A Study on Real-time Early Warning and Adaptive Intervention for Online Learning Burnout Using Multimodal Temporal Feature Fusion

Authors

DOI:

https://doi.org/10.4108/eetsis.10698

Keywords:

Online Learning Burnout, Multi-modal Fusion, Affective Computing, Real-time Early Warning, Adaptive Intervention

Abstract

 INTRODUCTION: The lack of physical presence in online learning makes it difficult for teachers to perceive students' cognitive and emotional states in real time, with learning burnout being a particularly prominent issue. Existing research primarily relies on single-modality data or lagged learning analysis, making it difficult to achieve precise and timely burnout early warning and intervention.

OBJECTIVES: This paper proposes an online learning burnout early warning model based on multi-modal temporal feature fusion and designs a hierarchical adaptive intervention mechanism.

METHODS: First, utilizing lightweight convolutional neural networks and temporal encoders, facial expression features and body posture features are extracted in real-time from the video stream, respectively. Second, a multi-modal temporal fusion module based on attention mechanisms is designed to model the coordinated temporal evolution of facial expressions and body postures, enabling precise identification of fatigue states such as "confusion", "fatigued" and "bored".  Finally, a hybrid decision model combining rule-based and reinforcement learning approaches is developed. This model dynamically triggers personalized intervention strategies—such as content adjustment, suggested breaks, and interactive Q&A sessions—based on the type, intensity, and duration of fatigue.

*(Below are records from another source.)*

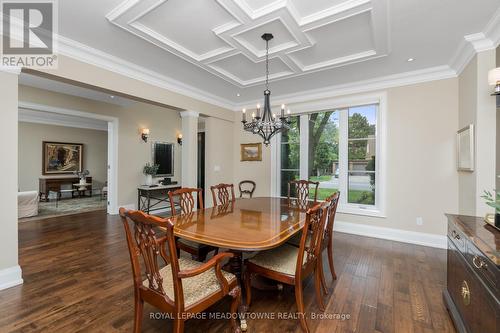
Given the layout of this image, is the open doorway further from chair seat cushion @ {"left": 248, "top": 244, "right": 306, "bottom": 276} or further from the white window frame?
chair seat cushion @ {"left": 248, "top": 244, "right": 306, "bottom": 276}

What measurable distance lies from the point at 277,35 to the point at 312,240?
2147mm

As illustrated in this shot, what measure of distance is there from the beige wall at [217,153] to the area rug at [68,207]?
3.35 m

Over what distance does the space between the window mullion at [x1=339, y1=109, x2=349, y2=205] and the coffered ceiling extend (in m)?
0.67

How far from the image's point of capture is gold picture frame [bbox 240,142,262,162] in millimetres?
5031

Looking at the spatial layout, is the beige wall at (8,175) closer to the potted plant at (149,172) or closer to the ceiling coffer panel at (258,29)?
the ceiling coffer panel at (258,29)

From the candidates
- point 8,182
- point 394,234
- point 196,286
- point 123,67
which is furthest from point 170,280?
point 394,234

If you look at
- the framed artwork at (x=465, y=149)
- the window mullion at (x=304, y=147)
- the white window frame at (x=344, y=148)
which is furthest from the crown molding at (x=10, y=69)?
the framed artwork at (x=465, y=149)

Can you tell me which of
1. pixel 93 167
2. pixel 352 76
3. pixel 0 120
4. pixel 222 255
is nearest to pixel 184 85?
pixel 0 120

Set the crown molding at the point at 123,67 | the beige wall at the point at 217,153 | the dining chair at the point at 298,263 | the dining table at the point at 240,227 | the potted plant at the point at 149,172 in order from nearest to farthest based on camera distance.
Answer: the dining table at the point at 240,227 → the dining chair at the point at 298,263 → the crown molding at the point at 123,67 → the beige wall at the point at 217,153 → the potted plant at the point at 149,172

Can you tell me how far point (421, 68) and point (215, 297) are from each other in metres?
3.96

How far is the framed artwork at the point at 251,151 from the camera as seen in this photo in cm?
503

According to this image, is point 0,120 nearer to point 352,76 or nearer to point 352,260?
point 352,260

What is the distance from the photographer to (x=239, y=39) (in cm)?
262

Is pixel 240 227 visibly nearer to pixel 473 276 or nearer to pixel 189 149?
pixel 473 276
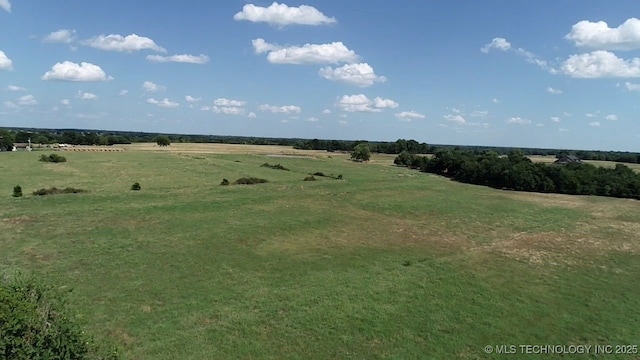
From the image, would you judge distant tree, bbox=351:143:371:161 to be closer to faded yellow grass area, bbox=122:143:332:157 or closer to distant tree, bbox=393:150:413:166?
distant tree, bbox=393:150:413:166

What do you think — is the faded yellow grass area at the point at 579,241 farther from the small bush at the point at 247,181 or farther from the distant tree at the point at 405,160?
the distant tree at the point at 405,160

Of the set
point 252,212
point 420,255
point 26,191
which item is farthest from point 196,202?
point 420,255

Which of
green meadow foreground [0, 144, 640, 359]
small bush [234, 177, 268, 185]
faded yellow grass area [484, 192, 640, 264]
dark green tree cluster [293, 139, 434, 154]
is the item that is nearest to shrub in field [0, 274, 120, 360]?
green meadow foreground [0, 144, 640, 359]

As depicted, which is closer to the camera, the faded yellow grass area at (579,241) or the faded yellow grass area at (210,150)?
the faded yellow grass area at (579,241)

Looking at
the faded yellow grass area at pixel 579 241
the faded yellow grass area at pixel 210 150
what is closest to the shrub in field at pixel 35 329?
the faded yellow grass area at pixel 579 241

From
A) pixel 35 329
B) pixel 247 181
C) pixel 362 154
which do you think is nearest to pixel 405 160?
pixel 362 154

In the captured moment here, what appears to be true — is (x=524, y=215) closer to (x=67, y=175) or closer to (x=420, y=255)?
(x=420, y=255)

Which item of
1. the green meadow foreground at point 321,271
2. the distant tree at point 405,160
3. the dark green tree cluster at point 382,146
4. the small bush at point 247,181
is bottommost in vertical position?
the green meadow foreground at point 321,271

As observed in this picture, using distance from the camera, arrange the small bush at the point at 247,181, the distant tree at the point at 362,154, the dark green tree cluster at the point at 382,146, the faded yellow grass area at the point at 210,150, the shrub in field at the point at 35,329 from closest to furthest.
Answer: the shrub in field at the point at 35,329, the small bush at the point at 247,181, the faded yellow grass area at the point at 210,150, the distant tree at the point at 362,154, the dark green tree cluster at the point at 382,146
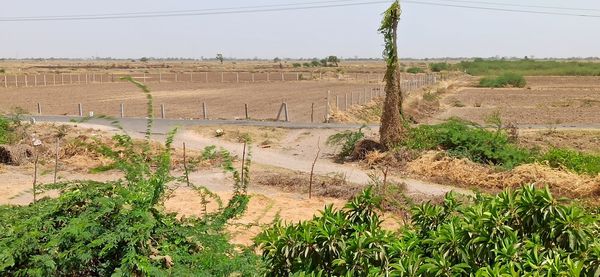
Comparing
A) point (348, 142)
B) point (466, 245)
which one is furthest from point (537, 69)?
point (466, 245)

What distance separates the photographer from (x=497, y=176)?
15.6m

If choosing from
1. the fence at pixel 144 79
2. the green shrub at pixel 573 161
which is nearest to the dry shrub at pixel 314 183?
the green shrub at pixel 573 161

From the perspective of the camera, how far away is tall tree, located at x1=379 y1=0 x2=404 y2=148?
18.7 metres

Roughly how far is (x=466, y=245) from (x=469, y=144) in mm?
14348

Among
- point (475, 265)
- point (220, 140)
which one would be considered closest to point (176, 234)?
point (475, 265)

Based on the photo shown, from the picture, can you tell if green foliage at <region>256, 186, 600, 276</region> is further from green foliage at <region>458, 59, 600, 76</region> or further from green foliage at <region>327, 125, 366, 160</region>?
green foliage at <region>458, 59, 600, 76</region>

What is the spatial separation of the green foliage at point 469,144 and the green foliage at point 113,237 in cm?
1260

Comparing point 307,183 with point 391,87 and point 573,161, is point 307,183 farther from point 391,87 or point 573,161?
point 573,161

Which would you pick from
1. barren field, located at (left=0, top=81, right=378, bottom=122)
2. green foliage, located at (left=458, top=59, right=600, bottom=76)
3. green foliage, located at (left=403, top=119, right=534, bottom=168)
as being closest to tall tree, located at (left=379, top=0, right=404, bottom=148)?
green foliage, located at (left=403, top=119, right=534, bottom=168)

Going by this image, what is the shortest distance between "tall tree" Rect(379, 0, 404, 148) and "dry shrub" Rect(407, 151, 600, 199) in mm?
1443

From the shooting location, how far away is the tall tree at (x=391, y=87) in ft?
61.3

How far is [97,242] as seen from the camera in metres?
5.11

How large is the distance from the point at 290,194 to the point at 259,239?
971 cm

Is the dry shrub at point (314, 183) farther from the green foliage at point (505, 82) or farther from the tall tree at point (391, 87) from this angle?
the green foliage at point (505, 82)
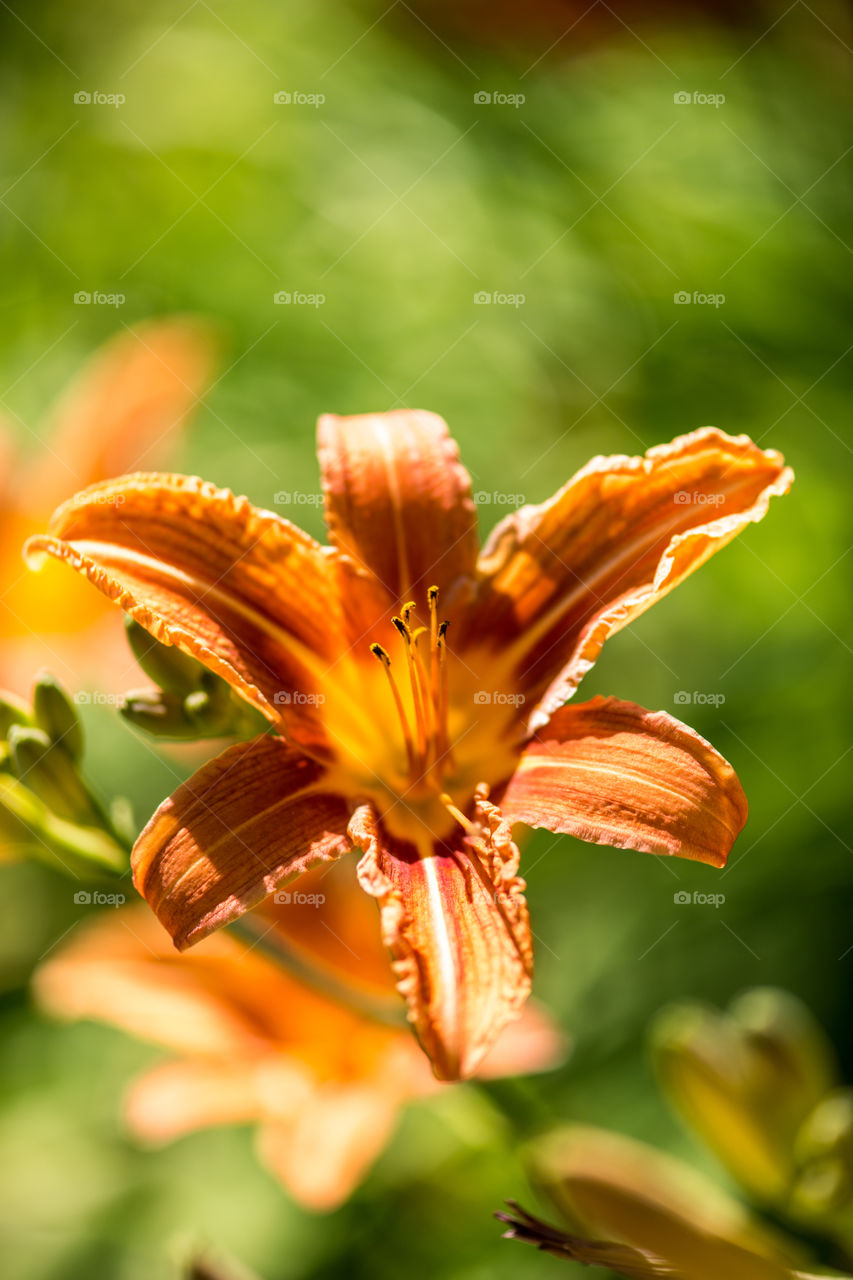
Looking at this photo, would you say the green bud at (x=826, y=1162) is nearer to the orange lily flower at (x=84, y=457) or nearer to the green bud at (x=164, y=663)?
the green bud at (x=164, y=663)

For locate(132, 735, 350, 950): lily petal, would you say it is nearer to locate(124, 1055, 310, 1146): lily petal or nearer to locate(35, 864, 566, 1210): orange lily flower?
locate(35, 864, 566, 1210): orange lily flower

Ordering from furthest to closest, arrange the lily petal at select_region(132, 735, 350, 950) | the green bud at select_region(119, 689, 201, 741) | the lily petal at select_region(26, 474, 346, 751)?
1. the green bud at select_region(119, 689, 201, 741)
2. the lily petal at select_region(26, 474, 346, 751)
3. the lily petal at select_region(132, 735, 350, 950)

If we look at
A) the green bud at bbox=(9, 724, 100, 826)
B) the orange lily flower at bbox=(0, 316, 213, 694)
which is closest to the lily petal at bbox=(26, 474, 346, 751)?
the green bud at bbox=(9, 724, 100, 826)

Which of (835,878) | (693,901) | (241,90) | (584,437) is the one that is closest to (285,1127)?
(693,901)

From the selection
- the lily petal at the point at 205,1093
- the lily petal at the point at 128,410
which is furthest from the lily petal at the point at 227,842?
the lily petal at the point at 128,410

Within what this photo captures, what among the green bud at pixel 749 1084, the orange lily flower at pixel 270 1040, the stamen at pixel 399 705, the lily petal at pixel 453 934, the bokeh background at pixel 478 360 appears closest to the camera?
the lily petal at pixel 453 934

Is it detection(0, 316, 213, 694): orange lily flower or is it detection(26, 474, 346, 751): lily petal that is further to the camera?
detection(0, 316, 213, 694): orange lily flower

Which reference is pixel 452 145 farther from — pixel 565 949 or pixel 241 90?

RESULTS: Experiments conducted on a self-built authentic online learning dataset demonstrate that this system achieves an F1 score of 0.91 in burnout state recognition, which significantly outperforms unimodal approaches. Furthermore, user studies validate the effectiveness and high acceptance of its intervention mechanism.

CONCLUSION: This study offers a viable technical and practical approach for enabling precise, timely detection and adaptive intervention of burnout in online learning environments.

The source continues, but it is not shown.